Dr. Iltifat Husain’s physician take is at the end of this article

Despite the fact that Google Health, the personal health record system, failed, the company’s co-founders Larry Page and Sergey Brin remain “obsessed with massive, intractable medical problems” according to a recent post in re/code. That strong interest will likely lead to much deeper investments in a variety of healthcare-related projects. In fact, the investment bank Cowen and Company believes the search engine giant could make healthcare its next multi-billion dollar business. A case in point: Google, through an Alphabet holding company called Life Sciences, is investing in digital health systems and technology that focuses on diabetes, partnering with Sanofi in this endeavor. The pharmaceutical company, which sells diabetes drugs, will market Life Sciences’ technology in this specialty.

The Cowen report goes on to state: “A closer look at Google’s vast health care efforts reveals that the company is targeting very large markets with an expansive list of projects that with even minor success could justify the company’s recent investments.” Among the areas that would be a good fit for the company:

  • Genomic sequencing
  • Technology that takes advantage of the move from fee-for-service to pay-for-value medical services
  • Health data digitization

The re/code post goes on to postulate that Google’s expertise in cloud computing would help bolster any potential ventures into health data digitization.

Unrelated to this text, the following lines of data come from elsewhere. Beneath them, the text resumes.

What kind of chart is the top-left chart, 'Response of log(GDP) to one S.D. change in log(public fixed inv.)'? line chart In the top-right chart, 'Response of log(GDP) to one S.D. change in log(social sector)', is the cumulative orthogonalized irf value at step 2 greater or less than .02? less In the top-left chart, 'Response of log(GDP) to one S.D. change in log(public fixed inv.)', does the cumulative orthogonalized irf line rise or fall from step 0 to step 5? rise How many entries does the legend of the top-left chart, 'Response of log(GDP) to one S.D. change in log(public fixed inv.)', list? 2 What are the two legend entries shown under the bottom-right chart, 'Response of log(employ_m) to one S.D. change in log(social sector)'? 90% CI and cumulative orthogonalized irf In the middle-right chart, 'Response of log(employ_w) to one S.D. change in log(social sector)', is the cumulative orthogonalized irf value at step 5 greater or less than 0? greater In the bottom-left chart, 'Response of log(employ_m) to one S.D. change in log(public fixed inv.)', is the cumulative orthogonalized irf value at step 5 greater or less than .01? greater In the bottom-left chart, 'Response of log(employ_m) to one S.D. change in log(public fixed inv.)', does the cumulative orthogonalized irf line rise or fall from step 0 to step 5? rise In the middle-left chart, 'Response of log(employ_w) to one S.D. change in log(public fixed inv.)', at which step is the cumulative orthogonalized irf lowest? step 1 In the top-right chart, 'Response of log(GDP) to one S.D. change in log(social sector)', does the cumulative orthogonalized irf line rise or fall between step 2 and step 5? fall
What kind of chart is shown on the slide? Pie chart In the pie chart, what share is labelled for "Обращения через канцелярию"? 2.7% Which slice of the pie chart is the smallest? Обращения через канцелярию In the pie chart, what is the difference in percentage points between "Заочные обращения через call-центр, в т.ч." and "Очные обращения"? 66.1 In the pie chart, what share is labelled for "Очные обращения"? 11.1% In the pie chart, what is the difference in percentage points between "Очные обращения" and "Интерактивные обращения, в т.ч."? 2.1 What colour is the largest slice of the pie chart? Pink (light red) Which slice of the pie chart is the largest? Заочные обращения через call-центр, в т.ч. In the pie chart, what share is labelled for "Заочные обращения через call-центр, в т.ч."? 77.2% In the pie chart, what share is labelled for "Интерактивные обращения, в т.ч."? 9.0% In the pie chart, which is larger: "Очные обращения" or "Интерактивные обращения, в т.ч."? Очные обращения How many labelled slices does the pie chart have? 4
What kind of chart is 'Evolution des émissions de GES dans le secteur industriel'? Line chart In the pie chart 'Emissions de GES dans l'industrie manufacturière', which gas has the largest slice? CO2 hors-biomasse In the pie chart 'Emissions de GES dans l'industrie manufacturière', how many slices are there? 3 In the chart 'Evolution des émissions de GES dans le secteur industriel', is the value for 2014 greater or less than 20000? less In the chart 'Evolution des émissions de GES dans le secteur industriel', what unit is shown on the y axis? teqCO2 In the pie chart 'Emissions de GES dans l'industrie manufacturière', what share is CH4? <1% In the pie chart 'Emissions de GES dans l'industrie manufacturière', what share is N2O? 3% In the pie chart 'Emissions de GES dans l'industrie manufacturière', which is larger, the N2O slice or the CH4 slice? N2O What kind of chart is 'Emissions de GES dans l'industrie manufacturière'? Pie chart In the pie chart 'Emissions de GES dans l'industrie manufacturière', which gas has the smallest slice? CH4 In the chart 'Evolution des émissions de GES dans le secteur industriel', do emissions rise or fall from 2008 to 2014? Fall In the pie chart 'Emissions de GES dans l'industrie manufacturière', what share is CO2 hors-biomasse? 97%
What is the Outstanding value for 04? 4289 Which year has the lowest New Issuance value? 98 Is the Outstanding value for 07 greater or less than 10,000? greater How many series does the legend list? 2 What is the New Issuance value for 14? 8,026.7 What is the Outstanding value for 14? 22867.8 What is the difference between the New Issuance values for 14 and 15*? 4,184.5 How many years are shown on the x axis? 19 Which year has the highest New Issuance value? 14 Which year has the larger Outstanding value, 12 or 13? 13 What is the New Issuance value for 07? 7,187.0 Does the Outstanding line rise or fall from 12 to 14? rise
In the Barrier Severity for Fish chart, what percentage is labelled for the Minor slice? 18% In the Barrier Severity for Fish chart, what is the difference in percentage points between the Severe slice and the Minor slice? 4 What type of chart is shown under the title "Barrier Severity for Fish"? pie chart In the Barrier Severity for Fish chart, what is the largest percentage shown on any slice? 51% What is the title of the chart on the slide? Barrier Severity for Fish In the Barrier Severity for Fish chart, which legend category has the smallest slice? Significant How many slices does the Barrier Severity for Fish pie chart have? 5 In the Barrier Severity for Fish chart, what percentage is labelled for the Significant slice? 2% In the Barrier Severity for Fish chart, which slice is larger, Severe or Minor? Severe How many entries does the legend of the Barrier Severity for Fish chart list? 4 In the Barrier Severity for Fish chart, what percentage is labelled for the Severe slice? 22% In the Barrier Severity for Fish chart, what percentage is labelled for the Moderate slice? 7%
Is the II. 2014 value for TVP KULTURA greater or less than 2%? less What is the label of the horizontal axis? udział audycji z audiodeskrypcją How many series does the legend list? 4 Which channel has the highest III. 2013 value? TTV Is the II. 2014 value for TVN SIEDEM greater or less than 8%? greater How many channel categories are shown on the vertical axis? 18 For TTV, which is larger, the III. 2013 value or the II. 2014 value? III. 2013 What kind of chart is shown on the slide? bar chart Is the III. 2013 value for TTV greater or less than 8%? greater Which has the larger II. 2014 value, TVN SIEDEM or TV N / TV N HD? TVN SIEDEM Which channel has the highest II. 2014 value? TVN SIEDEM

And its interest in diabetes has led to the company’s partnership with Dexcom to develop technological tools to manage the disease. The Cowen research report believes the total market in this area has $20 billion in potential.

On a more negative note, however, the company’s investments in digital health and medical technology are not a sure thing: “Other tech companies do cloud computing well, arguably better as businesses. And several, including Fitbit and Apple, look better poised to seize on any boom in wearable health products.”

Dr. Iltifat Husain’s take:

Remember when Google created Helpouts and enabled physicians to have patient visits in a HIPAA compliant manner? And when they had a personal health records — Google Health — for individuals? Both didn’t work out.  Google discontinued Helpouts months ago and if there were any physicians who utilized the service actively for their patients – tough luck. I’m interested to see what Google has in store for medicine, but health and medicine aren’t ventures you can try things out on and see what sticks. Personally, I would be hesitant as a physician to utilize any significant medical or health platform Google or Apple create until they prove they are in the game for the long haul. If they stick to health trackers and wellness apps that’s fine – but if they want to actually change the medical industry I’d be hesitant to utilize their services unless they prove they are in for the long haul.